How to Include Response Headers in Curl Output

When debugging web requests or testing APIs, you often need to view the HTTP response headers alongside the actual response body. This article explains how to instruct the curl command-line tool to include response headers in its standard output using the -i option, and covers alternative methods for viewing header metadata depending on your specific troubleshooting needs.

Use the -i (or --include) Option

To include the HTTP response headers in your normal output along with the response body, use the -i or --include option. This tells curl to print the protocol headers before the actual document content.

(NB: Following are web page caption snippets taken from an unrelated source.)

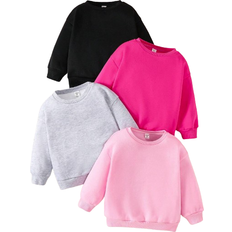 Shein pcs Young Girl Knit Solid Color Round Neck Loose Casual Sweatshirts Set
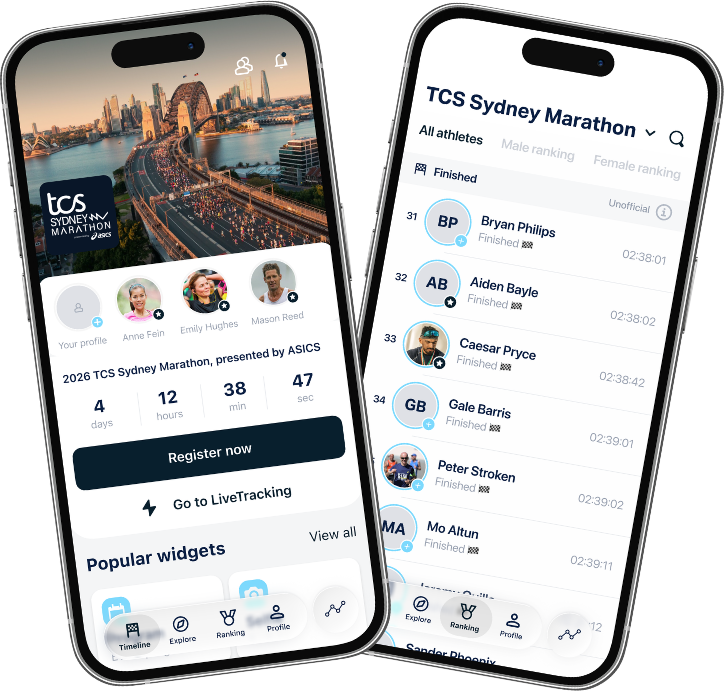 TCS Sydney Marathon app live tracking and results on mobile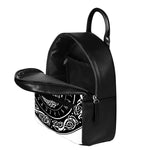 Viking Triple Horn Of Odin Print Leather Backpack
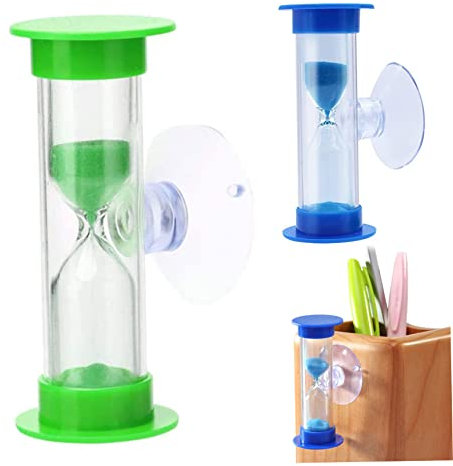 2pcs Sandtimer für Kinder Zwei/DREI Minuten Zähneputzen Timer mit Saugnäpfe für Kinder Zahnbürsten Timer -Sandglas für Spiele Kochen Zähne putzen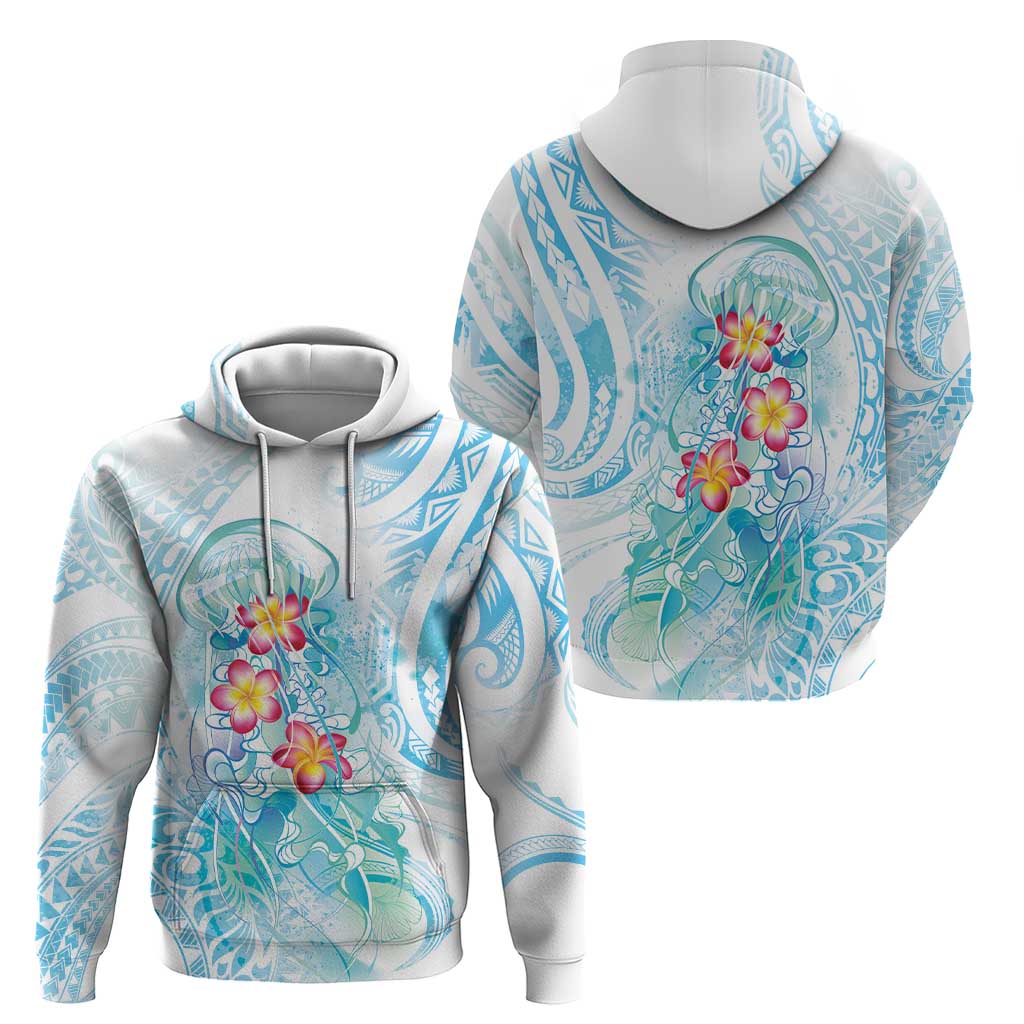 Sea Blue Polynesian Jellyfish Zip Hoodie Watercolor Glows LT7 - Polynesian Pride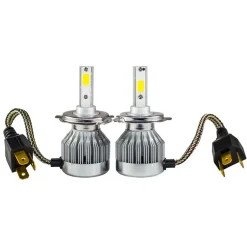 COPPIA LAMPADINE AUTO MOTO 30W 6000K BIANCO FREDDO COB C1 H4 LED 3000LM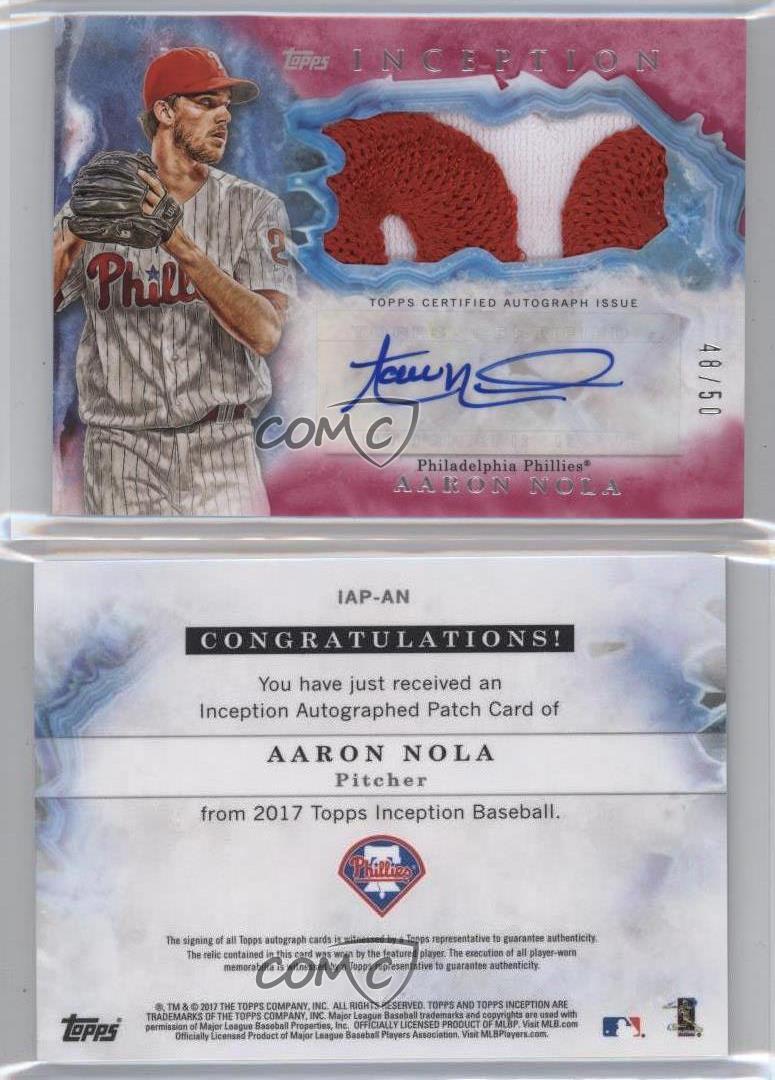 Topps Inception Magenta 2017/50 Aaron Nola #IAP-AN parche automático - Imagen 3 de 3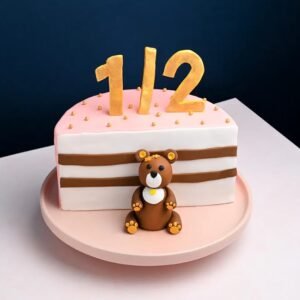 Happy Teddy Half Cake – a charming half cake with a teddy bear theme, perfect for birthdays, kids' parties, and celebrations.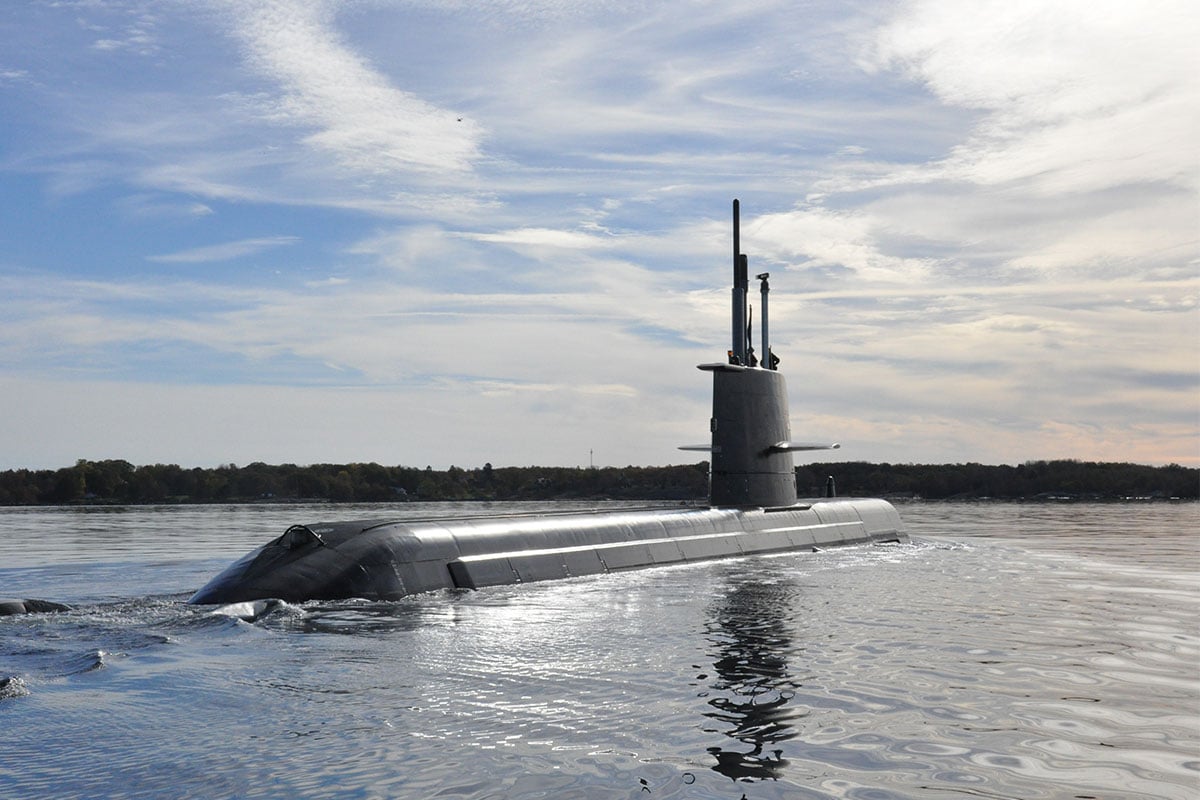 Submarine in surface position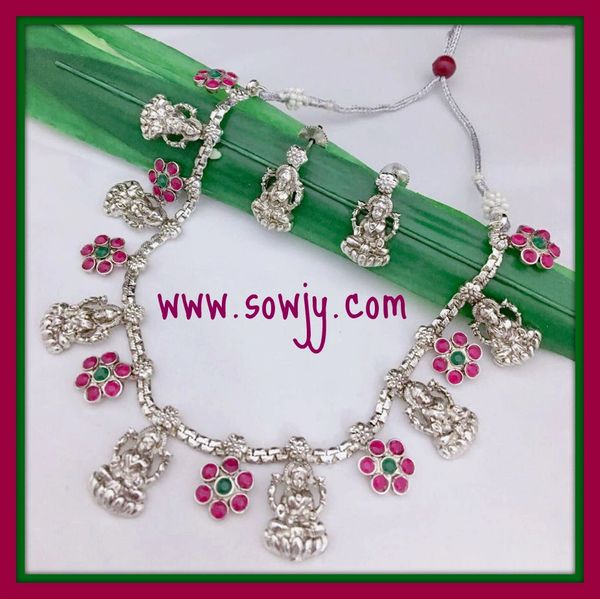 Antique Silver Plated Simple Lakshmi Necklace in Ruby Stones with Lakshmi Studs!!!!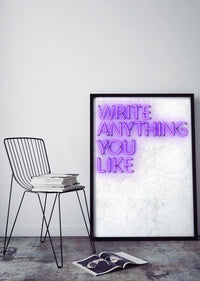 Custom Quote Straight Neon Print Purple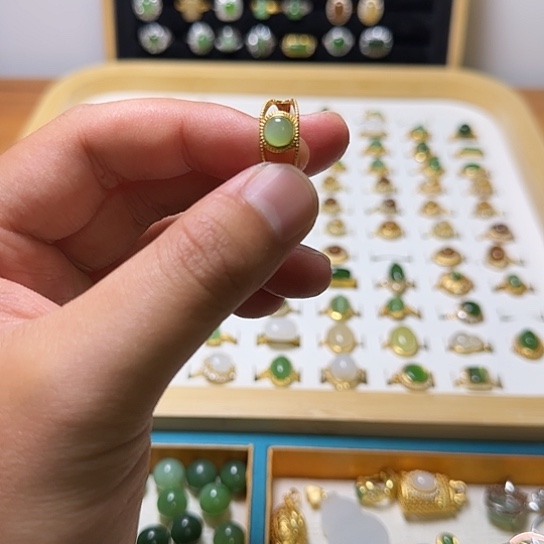 和田玉银S925镶嵌戒指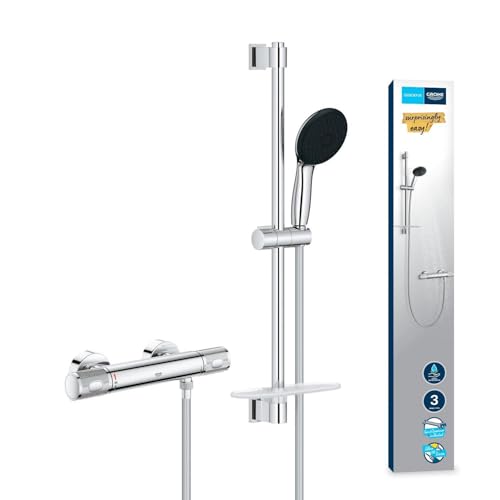 GROHE Precision Feel, Duschset mit Thermostat wassersparend, 8l pro Min (Duscharmatur hält Temperatur konstant, Duschkopf 3 Strahlarten, 1,75m Schlauch, Duschstange 60cm, 3in1 Tool), chrom, 34791001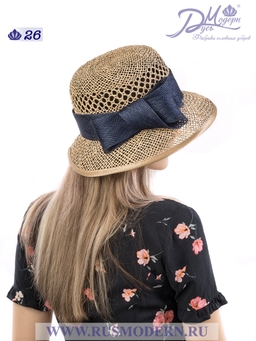 Соломенная шляпка № 26 с с ажурным плетением по тулии --5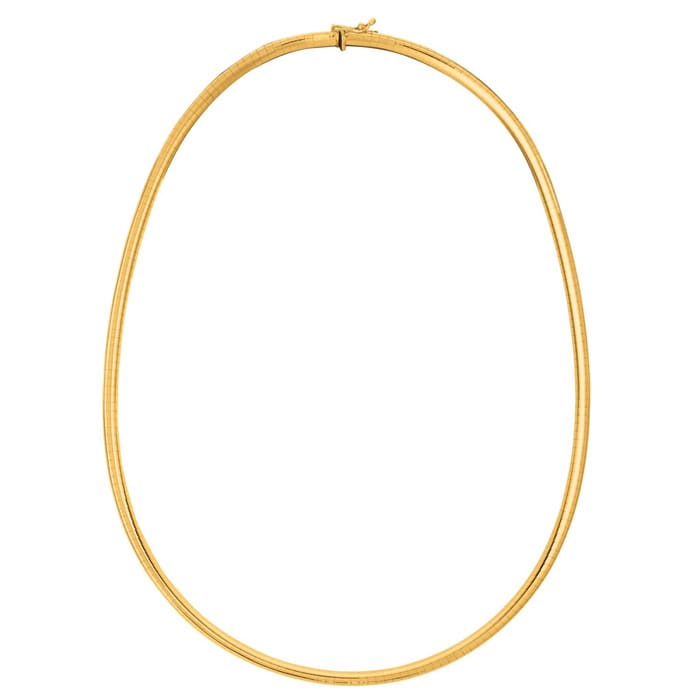 14 Karat Yellow Gold 6.0mm 16 Inch Round Omega Chain Necklace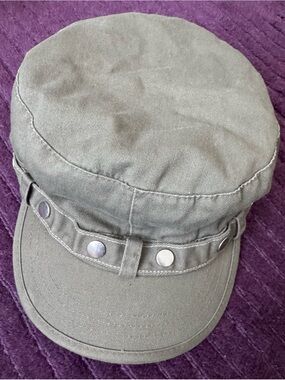 Olive Green Military-Style Denim Cap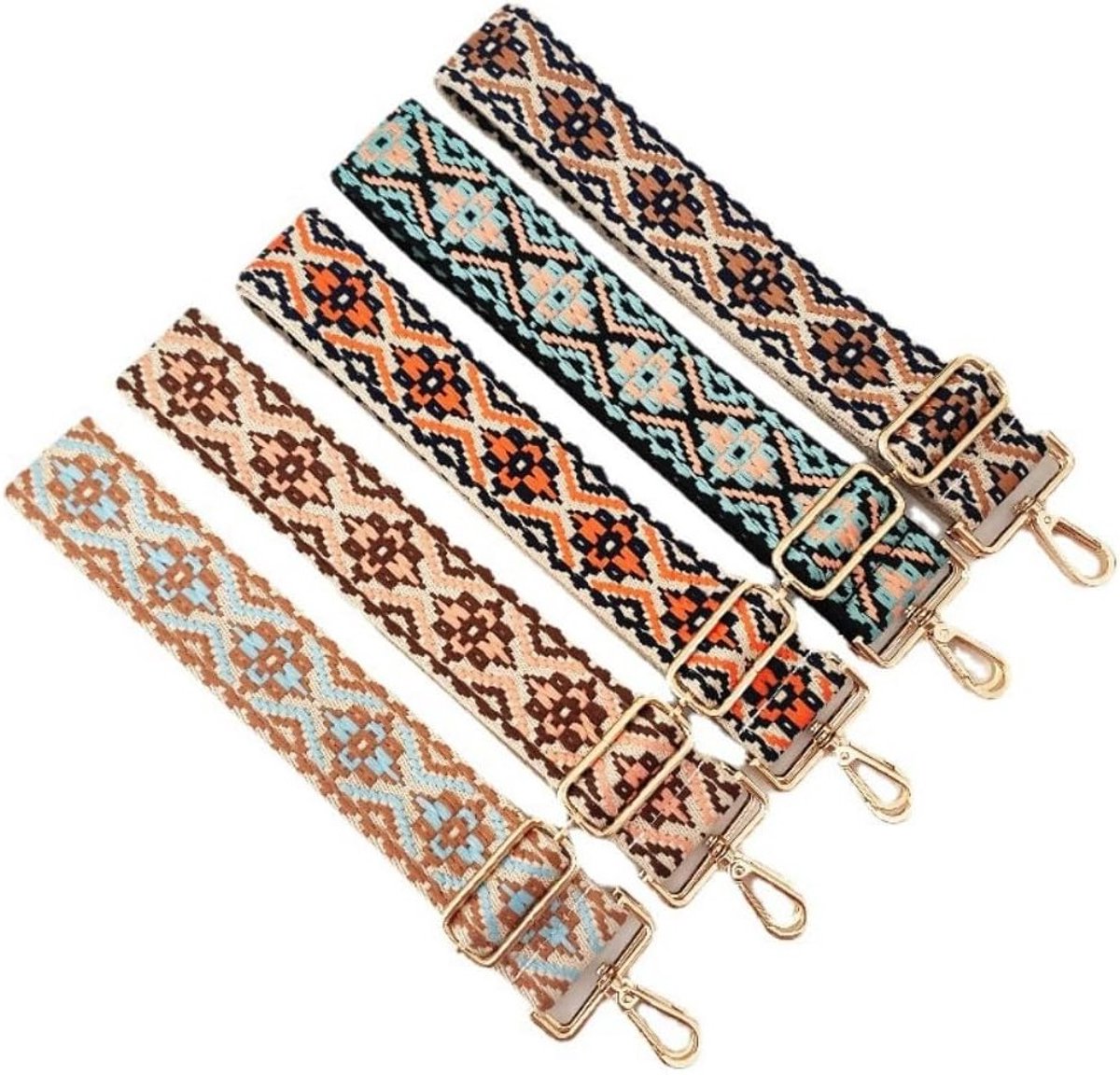 Verstelbare schouderriem van 5 cm breed, kleurrijk geweven tasriem voor dames en heren, DIY tasaccessoires met gouden gesp, lengte 75-130 cm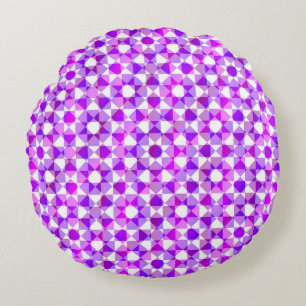 Colourful Chequered Diamond Plaid Pattern Round Pillow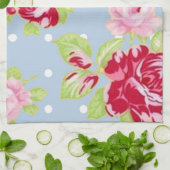 Rozen op de blauwe keukenhanddoek (Gevouwen)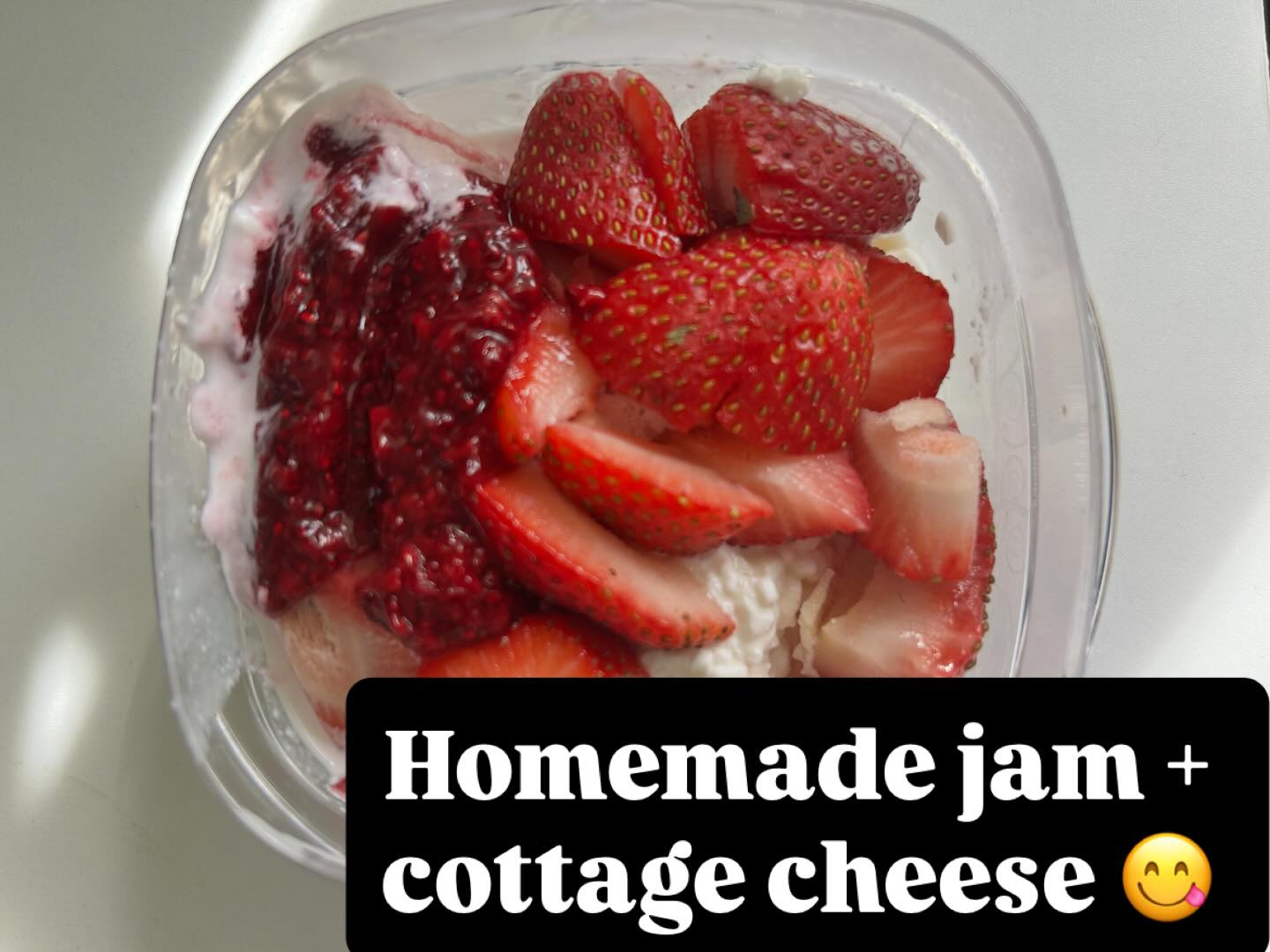 Leveled up my cottage cheese today with some homemade no sugar added raspberry jam. It was even better than I thought it would be and now I will need it available for every cottage cheese snack.
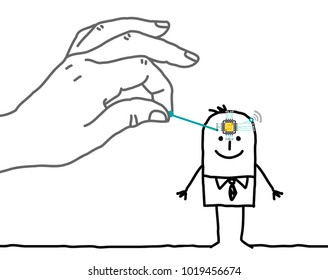 Big Hand Putting a Microchip in a Cartoon Man's Head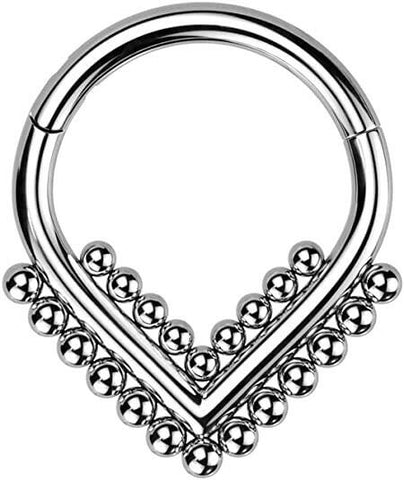 Titanium Hinged Segment With Double Beaded Ball Line Chevron Hoop Ring - Impulse Piercings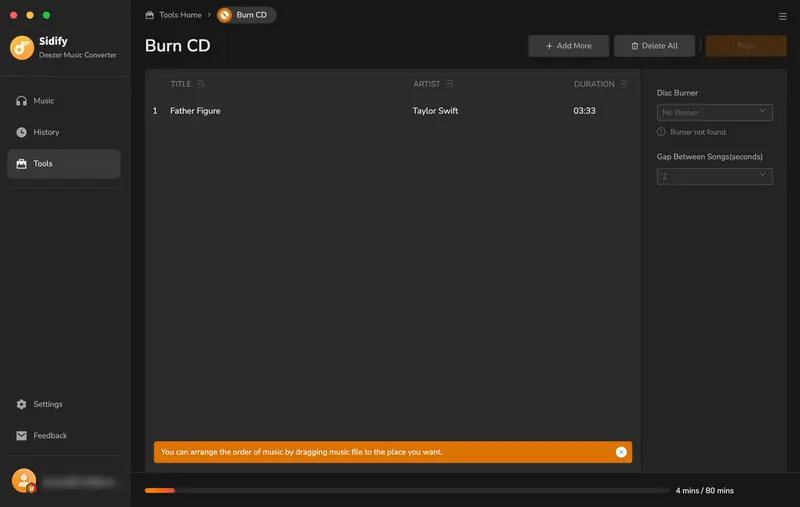 burn deezer music to cd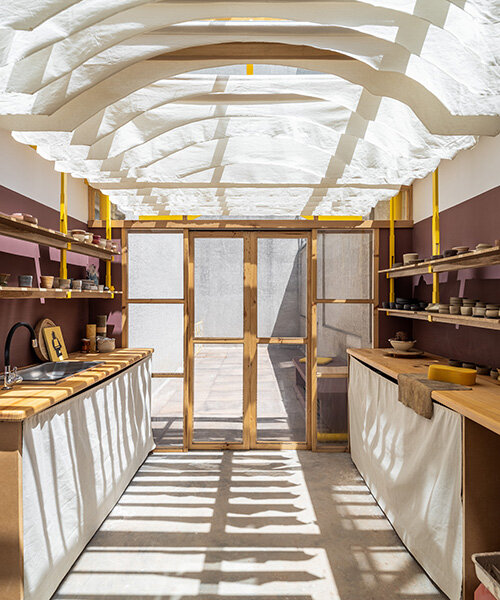 1028arq turns 12-square-meter terrace into ceramics studio under dome sunshades in quito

Run the following command in your terminal:

curl -i https://api.github.com

Understanding the Output

When you run this command, the output is split into two distinct parts:

  1. The Headers: At the very top, you will see the HTTP status line (e.g., HTTP/2 200) followed by the response headers (such as Content-Type, Server, Date, etc.).
  2. The Body: After the headers, there is a single blank line, followed immediately by the standard response payload (HTML, JSON, or plain text).

Alternative: Show Headers Only with -I (or --head)

If you only want to inspect the response headers and do not want to download or view the response body, use the uppercase -I or --head option. This performs a HEAD request instead of a GET request.

curl -I https://api.github.com

Note: Some servers handle HEAD requests differently than GET requests, but this is the fastest way to inspect headers without downloading large files.


Alternative: Verbose Mode with -v (or --verbose)

For deeper troubleshooting, the -v or --verbose option prints the entire communication process. This includes the SSL/TLS handshake, the request headers sent by your machine (prefixed with >), and the response headers received from the server (prefixed with <).

curl -v https://api.github.com

Unlike -i, which prints the response headers directly to standard output (stdout), verbose mode prints debugging information to standard error (stderr), keeping your saved output file clean if you redirect the response.